What to keep in mind is, that during the middle ages, alcoholic drinks were pretty much the main beverage.
Before public sanitation, cholera and other water-transmitted diseases
were a significant cause of death. Because the process of brewing any
beer from malt involves mashing and boiling which effectively
pasteurizes the wort, and the fermentation and hops protect against
infection, drinking small beer instead of water was one way to escape
infection. It was not uncommon for workers (including sailors) who
engaged in heavy physical labor to drink more than 10 Imperial pints
(5.7 liters) of small beer during a workday to slake their thirst.
(Wikipedia on "Small Beer", a lightly alcoholic beverage)

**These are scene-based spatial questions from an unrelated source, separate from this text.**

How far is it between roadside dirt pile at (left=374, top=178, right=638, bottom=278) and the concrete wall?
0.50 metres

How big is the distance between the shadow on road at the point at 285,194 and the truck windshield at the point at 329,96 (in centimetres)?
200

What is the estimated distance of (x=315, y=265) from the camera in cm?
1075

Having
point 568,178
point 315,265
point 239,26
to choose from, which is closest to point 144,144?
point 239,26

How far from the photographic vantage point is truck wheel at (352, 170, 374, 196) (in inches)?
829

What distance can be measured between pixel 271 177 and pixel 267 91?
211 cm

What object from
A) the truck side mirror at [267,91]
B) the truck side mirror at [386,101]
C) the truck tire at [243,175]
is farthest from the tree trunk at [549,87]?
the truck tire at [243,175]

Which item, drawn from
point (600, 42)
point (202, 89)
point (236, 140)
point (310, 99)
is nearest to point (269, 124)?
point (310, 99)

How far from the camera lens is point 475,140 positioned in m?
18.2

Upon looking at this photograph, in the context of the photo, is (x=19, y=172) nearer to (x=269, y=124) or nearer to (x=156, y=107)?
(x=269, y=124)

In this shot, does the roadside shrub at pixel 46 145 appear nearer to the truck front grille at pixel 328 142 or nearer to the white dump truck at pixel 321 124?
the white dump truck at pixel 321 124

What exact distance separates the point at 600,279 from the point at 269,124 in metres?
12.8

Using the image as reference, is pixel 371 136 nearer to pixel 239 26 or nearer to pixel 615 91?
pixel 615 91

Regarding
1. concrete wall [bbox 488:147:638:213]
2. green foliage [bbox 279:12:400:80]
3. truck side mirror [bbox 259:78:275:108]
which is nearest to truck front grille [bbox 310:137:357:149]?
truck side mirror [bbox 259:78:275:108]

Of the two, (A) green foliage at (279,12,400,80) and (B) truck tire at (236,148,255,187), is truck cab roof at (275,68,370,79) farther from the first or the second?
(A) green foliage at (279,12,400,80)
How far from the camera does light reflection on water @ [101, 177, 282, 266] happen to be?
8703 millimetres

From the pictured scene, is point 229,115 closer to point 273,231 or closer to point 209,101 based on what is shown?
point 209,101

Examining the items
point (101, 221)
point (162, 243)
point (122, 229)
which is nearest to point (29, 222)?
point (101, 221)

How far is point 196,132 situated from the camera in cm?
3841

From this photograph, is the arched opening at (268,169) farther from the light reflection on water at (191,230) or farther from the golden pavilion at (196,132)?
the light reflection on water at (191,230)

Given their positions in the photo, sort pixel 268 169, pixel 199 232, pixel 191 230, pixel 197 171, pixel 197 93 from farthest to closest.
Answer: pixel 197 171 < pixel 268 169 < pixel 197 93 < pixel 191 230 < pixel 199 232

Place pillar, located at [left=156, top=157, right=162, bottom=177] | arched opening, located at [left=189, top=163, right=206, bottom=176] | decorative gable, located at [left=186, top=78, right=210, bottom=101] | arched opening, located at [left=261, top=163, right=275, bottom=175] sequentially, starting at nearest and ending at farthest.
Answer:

To quote from an article by Malcom Gladwell
What this flood of caffeine did, according to Weinberg and Bealer, was to abet the process of industrialization–to help “large numbers of people to coordinate their work schedules by giving them the energy to start work at a given time and continue it as long as necessary.” Until the eighteenth century, it must be remembered, many Westerners drank beer almost continuously, even beginning their day with something called “beer soup.” (Bealer and Weinberg helpfully provide the following eighteenth-century German recipe: “Heat the beer in a saucepan; in a separate small pot beat a couple of eggs. Add a chunk of butter to the hot beer. Stir in some cool beer to cool it, then pour over the eggs. Add a bit of salt, and finally mix all the ingredients together, whisking it well to keep it from curdling.”) Now they began each day with a strong cup of coffee. One way to explain the industrial revolution is as the inevitable consequence of a world where people suddenly preferred being jittery to being drunk. In the modern world, there was no other way to keep up. That’s what Edison meant when he said that genius was ninety-nine per cent perspiration and one per cent inspiration. In the old paradigm, working with your mind had been associated with leisure. It was only the poor who worked hard. (The quintessential pre-industrial narrative of inspiration belonged to Archimedes, who made his discovery, let’s not forget, while taking a bath.) But Edison was saying that the old class distinctions no longer held true–that in the industrialized world there was as much toil associated with the life of the mind as there had once been with the travails of the body.